• Welcome to Loire Volcanique

    With many thanks to Jim Sligh for the maps. Copyright Children’s Atlas of Wine.

    Even the official website for the wines of the Loire Valley has an incomplete vineyard map. Most of them are. They display the final 400 kilometers of the Loire, a tidyish, horizontal axis beginning in Sancerre and ending in Muscadet, where France’s mightiest river surrenders to the Atlantic. “See? Easy to understand,” the maps say. Which makes you want to sock them in their gerrymandering little faces because the Loire’s source is several hundred kilometers southeast of Sancerre, and somewhere down there, there are four more appellations: Côtes d’Auvergne, Côte du Forez, Côte Roannaise, and Saint-Pourçain.

    Why leave them out? Because they are remote. Including them would reduce the map’s scale; mess with mapping feng shui. Who will notice their absence anyway?

    On March 9, 2020, in the village of Ambierle, three dozen vignerons from the four remote appellations came together under the banner “Loire Volcanique.” They respectfully ask us to notice.


    Ambierle. March 9, 2020.


    Somewhere down there. Copyright Children’s Atlas of Wine.

    LOIRE VOLCANIQUE: THE ESSENTIALS

    Loire Volcanique is not an official appellation or sub-region but the name chosen by an association of 35 domaines plus one cooperative to brand the wines of Côtes d’Auvergne, Côte du Forez, Côte Roannaise, and Saint-Pourçain. The association is open to all domaines in the region and its membership will certainly grow.

    We have the pleasure of working with Domaine Sérol in the Côte Roannaise, Domaine des Bérioles in Saint-Pourçain, and Les Vins de la Madone in the Côtes du Forez. All three are either certified biodynamic or completing the certification process.

    Loire Volcanique is named because of location: The four AOPs, with a total of 1,350 ha planted to vines, are located on the foothills of the Massif Central, the largest of the French mountain ranges, home to most of the French volcanoes.

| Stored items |
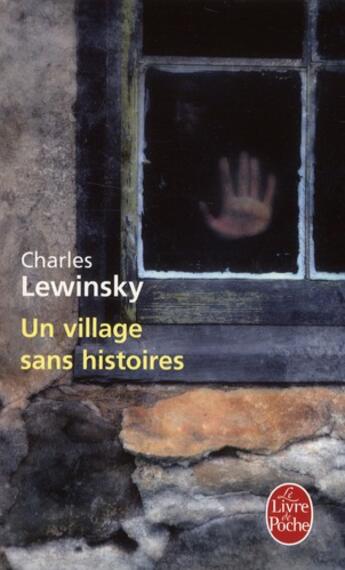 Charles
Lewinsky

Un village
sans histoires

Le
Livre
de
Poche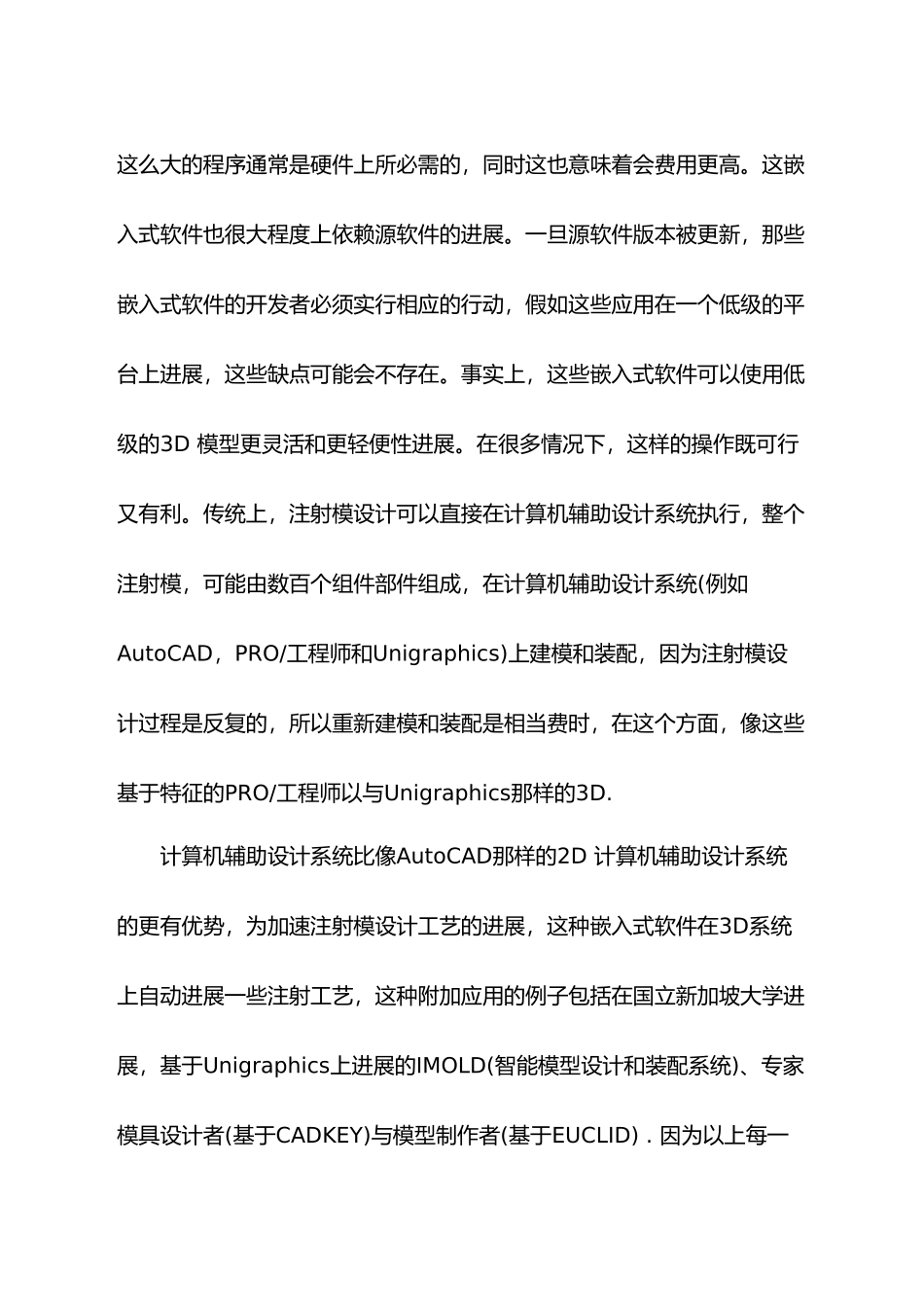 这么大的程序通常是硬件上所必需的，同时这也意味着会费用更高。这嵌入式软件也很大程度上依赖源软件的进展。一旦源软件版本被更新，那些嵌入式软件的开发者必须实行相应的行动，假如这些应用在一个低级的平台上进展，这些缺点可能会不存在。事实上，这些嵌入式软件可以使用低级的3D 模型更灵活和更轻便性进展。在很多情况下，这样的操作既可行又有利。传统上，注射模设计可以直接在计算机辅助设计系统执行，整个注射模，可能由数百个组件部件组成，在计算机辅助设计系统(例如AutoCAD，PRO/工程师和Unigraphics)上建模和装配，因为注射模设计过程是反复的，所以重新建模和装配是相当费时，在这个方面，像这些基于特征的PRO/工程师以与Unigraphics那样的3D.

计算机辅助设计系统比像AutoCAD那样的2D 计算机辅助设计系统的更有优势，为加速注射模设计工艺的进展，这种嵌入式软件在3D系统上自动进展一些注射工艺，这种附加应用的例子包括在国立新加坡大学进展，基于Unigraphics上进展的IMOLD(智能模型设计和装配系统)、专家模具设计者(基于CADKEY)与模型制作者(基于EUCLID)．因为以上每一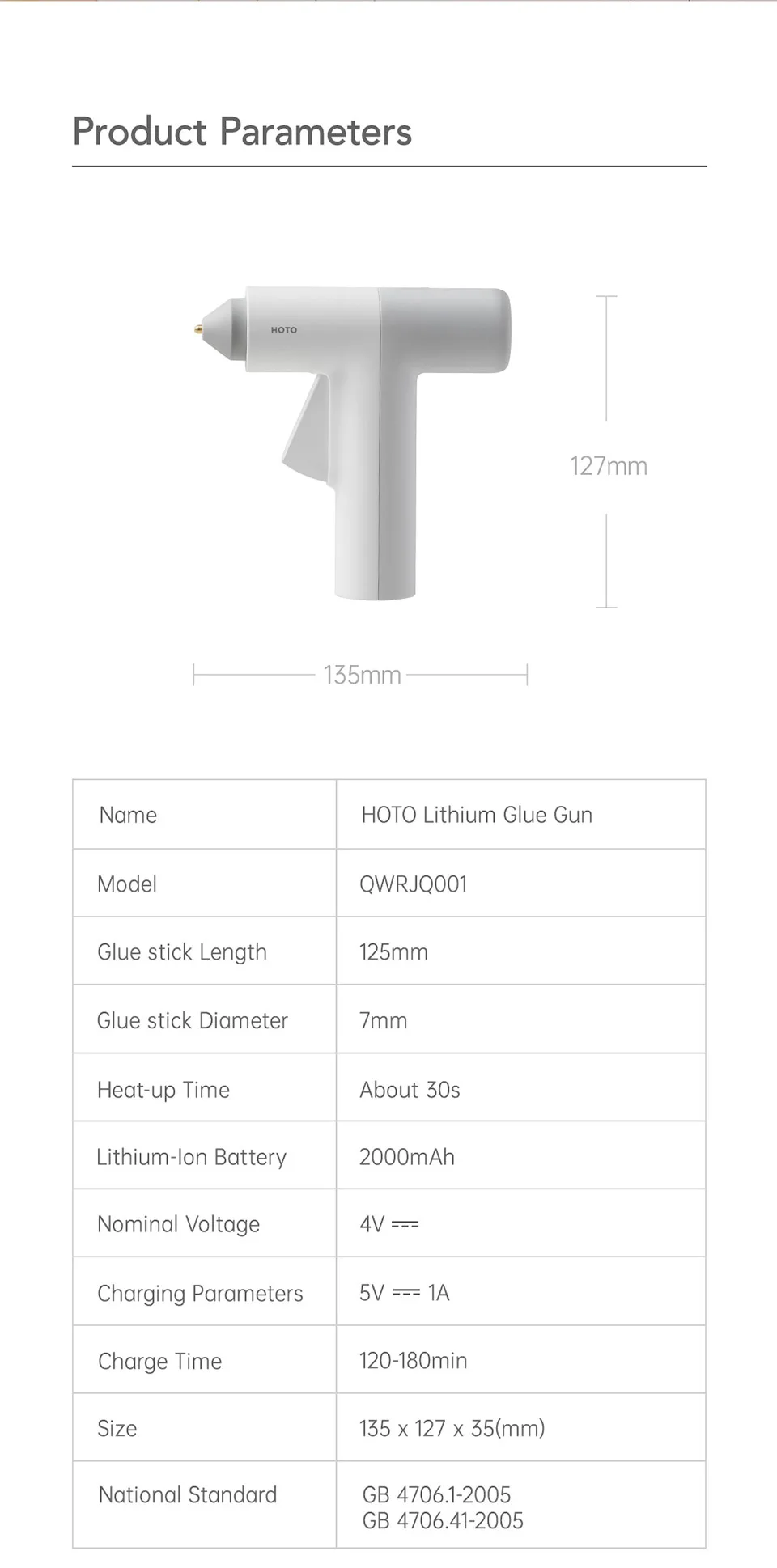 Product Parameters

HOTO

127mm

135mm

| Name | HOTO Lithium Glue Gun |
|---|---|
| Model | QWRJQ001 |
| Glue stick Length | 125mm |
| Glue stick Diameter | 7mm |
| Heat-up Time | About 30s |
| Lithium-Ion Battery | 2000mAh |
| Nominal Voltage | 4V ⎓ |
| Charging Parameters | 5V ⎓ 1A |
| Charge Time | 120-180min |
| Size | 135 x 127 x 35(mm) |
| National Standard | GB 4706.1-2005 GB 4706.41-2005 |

==

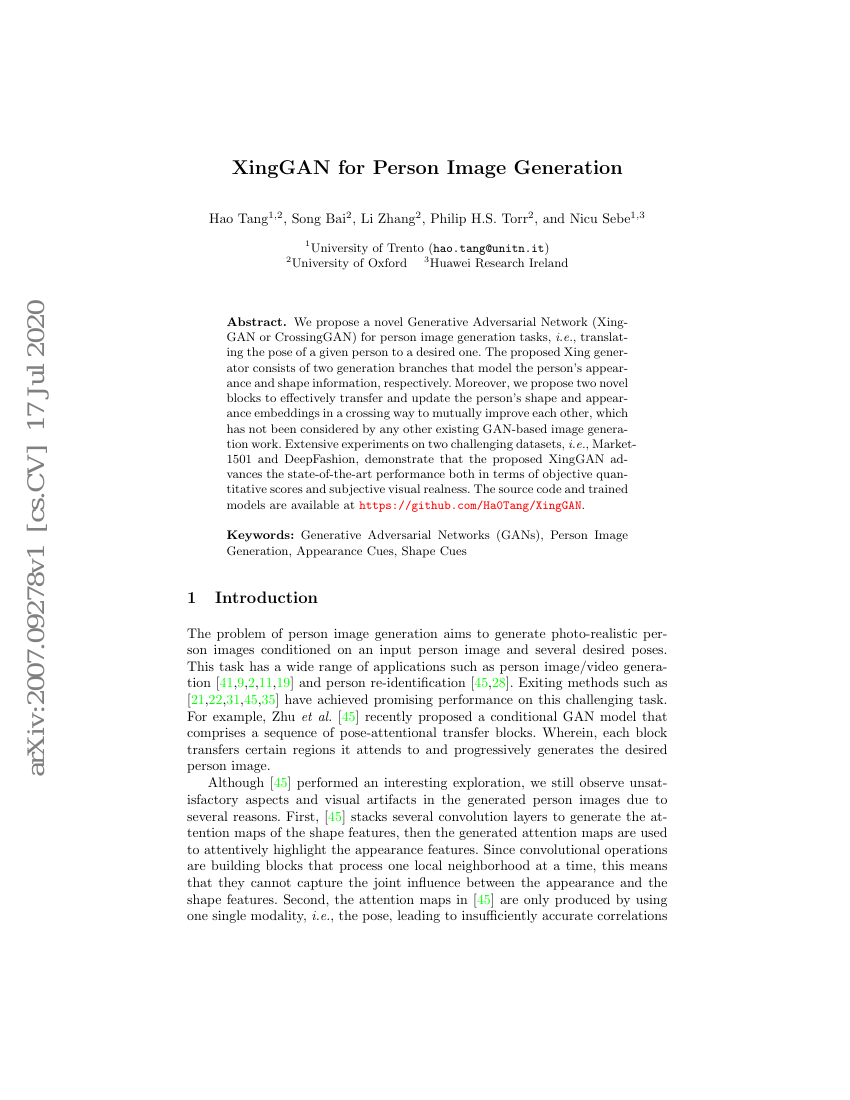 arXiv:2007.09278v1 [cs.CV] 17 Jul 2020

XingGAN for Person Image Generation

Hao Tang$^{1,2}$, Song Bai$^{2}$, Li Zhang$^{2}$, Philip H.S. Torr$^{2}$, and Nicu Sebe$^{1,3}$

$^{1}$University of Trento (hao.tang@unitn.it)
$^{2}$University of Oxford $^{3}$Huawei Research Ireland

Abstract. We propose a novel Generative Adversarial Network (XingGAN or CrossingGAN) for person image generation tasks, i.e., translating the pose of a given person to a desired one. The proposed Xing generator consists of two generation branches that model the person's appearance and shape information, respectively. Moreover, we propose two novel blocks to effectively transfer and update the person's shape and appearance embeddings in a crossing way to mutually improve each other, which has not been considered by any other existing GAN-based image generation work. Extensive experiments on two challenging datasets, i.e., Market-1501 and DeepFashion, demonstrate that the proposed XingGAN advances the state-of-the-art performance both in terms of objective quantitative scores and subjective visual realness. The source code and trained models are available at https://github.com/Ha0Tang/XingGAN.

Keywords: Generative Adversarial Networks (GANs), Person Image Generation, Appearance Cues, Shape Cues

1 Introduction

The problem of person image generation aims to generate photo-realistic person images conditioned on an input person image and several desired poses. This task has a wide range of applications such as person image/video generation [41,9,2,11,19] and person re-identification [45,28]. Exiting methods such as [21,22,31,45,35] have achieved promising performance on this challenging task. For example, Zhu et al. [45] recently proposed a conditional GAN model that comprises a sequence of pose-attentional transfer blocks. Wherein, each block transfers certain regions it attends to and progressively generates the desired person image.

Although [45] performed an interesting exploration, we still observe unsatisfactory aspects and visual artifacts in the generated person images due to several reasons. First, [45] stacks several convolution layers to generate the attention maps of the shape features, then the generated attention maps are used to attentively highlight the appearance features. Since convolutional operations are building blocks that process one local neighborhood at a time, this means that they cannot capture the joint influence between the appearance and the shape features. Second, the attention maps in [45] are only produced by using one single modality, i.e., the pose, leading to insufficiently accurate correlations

| EXERCISE DETAILS |
In the piece on Loire Volcanique above, duplicate word for word the part that opens with the words containing "We have the" and closes with "the French volcanoes.".

| REPLY |
We have the pleasure of working with Domaine Sérol in the Côte Roannaise, Domaine des Bérioles in Saint-Pourçain, and Les Vins de la Madone in the Côtes du Forez. All three are either certified biodynamic or completing the certification process.

    Loire Volcanique is named because of location: The four AOPs, with a total of 1,350 ha planted to vines, are located on the foothills of the Massif Central, the largest of the French mountain ranges, home to most of the French volcanoes.